Varon discusses the role played by Longstreet’s personal friendship with U.S. Grant, one which predated the war; he was best man at Grant’s wedding to Julia. She suggests that although the friendship was important, Longstreet was also acting on principle.

Varon doesn’t overstate her case, and is measured and fair in her assessment. She points to the occasions when Longstreet folded and cooperated with the local racists in that well-traveled road of U.S. politicians: I have to do this terrible thing in order to get elected, or I can’t do any good for the former slaves or anything else. This habit, both past and present, sets my teeth on edge, but she doesn’t defend it. She also points out that had the Confederacy won the war, Longstreet would have remained a Dixie racist for the rest of his life, more likely than not.

Those looking at the length of this book—over 500 pages—should be aware that about the last twenty-five percent of it is endnotes, with documentation, bibliography, etc. And while it may be more than a general reader that simply enjoys a good biography might appreciate, those interested in the Civil War should get this book and read it.

Flags on the Bayou, by James Lee Burke****

James Lee Burke is one of the finest prose stylists the U.S. has to offer. His brilliant, lush descriptions, quirky, resonant characters with interesting names, and his passion for the rights of the working class are the stuff of legends. My thanks go to Net Galley and Simon and Schuster for the invitation to read and review his latest novel, Flags on the Bayou. This book is for sale now.

Our protagonist is Hannah Laveau, a former slave who’s on the run from the law. With her is Florence Milton, an abolitionist from Massachusetts. Hannah is determined not to be caught, but also to retrieve her little boy, Samuel, a preschooler from whom she was separated at the battle of Shiloh. Her determination is singular. Along the way we have officers from both sides of the Civil War, corrupt rich guys, and bushwhackers. The story is complex, as are all of Burke’s novels, and the setting atmospheric.

All of these things being said—and I’ve said them many times before, since I began reading his work about a decade ago—there are some things that I would like to see done differently. Burke has always intertwined social and political messages within his novels, and so it’s the subtext in this book that jars me. In fact, it bothers me enough that I abandoned this story twice before I finally dug in, determined to finish it.
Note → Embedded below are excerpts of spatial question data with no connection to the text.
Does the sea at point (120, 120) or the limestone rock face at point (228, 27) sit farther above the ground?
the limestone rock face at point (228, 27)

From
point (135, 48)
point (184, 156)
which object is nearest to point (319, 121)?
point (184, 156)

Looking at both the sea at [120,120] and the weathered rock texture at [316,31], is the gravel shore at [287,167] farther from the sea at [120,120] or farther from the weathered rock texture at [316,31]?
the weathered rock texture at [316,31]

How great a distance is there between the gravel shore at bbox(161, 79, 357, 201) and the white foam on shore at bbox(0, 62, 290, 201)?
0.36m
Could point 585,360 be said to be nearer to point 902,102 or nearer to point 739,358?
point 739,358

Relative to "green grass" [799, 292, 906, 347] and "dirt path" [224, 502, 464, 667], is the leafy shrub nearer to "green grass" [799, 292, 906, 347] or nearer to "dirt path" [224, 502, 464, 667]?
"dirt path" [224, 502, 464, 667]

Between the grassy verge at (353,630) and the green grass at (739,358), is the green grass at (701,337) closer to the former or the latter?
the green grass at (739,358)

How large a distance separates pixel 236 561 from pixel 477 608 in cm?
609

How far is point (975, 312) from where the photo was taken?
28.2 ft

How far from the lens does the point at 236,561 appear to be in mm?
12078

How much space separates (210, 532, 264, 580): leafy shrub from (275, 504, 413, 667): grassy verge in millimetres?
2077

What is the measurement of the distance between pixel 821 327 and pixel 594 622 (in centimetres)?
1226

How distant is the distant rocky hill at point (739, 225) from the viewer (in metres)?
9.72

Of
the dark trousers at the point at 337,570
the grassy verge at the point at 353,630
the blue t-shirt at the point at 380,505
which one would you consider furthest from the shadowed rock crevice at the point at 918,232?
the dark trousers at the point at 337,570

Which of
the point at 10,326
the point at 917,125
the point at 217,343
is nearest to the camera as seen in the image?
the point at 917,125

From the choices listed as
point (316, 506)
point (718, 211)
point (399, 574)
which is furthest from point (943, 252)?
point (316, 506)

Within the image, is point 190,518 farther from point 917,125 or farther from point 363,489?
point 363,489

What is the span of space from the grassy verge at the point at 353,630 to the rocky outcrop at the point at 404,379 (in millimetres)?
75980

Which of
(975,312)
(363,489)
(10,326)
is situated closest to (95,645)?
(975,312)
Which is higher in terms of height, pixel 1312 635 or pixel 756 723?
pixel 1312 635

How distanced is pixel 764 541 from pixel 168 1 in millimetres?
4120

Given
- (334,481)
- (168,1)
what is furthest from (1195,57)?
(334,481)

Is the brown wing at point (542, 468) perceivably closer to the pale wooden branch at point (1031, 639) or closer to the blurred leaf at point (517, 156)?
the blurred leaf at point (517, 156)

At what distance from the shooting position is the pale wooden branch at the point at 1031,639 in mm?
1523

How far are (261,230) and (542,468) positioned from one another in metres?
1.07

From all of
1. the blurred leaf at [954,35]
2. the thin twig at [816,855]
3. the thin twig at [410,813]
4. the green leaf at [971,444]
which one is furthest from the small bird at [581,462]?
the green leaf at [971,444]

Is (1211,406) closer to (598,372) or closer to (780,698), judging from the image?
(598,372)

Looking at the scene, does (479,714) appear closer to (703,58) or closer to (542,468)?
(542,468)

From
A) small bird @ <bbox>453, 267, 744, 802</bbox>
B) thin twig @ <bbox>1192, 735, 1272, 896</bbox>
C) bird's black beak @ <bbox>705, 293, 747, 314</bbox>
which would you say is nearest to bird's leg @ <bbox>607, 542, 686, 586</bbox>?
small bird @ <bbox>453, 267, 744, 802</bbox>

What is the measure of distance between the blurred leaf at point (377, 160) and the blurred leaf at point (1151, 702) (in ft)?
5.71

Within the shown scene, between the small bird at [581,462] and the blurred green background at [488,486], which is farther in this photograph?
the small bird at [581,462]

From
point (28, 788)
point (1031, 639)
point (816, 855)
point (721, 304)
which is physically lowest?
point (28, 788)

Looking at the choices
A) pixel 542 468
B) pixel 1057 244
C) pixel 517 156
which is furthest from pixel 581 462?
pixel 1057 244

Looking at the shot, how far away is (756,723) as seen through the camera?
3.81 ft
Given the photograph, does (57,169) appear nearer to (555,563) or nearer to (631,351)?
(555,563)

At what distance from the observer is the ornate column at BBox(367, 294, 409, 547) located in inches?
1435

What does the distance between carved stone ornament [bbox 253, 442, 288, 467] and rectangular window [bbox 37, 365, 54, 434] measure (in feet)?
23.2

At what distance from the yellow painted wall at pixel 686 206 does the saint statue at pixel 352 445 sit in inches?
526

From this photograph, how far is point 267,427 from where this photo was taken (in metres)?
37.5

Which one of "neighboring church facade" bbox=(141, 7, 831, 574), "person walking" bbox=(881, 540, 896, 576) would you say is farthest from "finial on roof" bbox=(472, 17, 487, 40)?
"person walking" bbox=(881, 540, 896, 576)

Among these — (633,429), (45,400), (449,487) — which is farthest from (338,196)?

The first category here is the American Civil War, and the fallout we still deal with today. In past novels, Burke has told us that the slaveocracy was wrong, and that the war was indefensible. I feel as if he has retreated from that here. We have some ugly Confederate characters, to be sure, but we also have ugly Union officers, and General Sherman—one of this reviewer’s most beloved heroes—gets run through the mud multiple times. It’s as if Burke wants us to know that actually, both sides were bad, and that war itself is just plain awful. This is weak tea indeed.

The second is one I’ve been eyeing for the last few of Burke’s novels, and I have soft-pedaled it because of my great admiration for the body of his work, and for his ageing dignity, but I do have to say something here. His development of female characters needs work. Lots of it. All of his females are either Madonnas or whores (and sometimes, Madonnas that are forced to be whores, through no real fault of their own.) I would dearly love to see a female character in his books who is not there for her sexuality, and who is not either a victim or a potential victim. With Burke’s Dave Robicheaux detective novels, progress was made with a lesbian cop character, and I was thrilled. But she came and then went, and his experience creating her hasn’t overflowed into his other work.

More than any one thing, I want to see Mr. Burke write a book—just one, seriously—where there is no sexual assault, no threat of sexual assault, and no memory of sexual assault. It’s getting old, sir. You surely have the ability to provide female characters with other motivations. I want to see it.

I was nearly annoyed enough to rate this book three stars, but I liked the ending a lot, and so the fourth star remains.

So that’s my two cents, because as much as I love his work in general, this is getting in the way. There will doubtless be some blowback from his other devoted fans once I publish this review; bring it.

A final note: because I was struggling with this book, I checked out the audio version from Seattle Bibliocommons. The voice actors that perform it are world class. However, because the story is so complex, bouncing back and forth in point of view and setting, it is hard to follow in audio alone. The best way to read this is with both the printed word, whether on paper or digitally, accompanied by the audio.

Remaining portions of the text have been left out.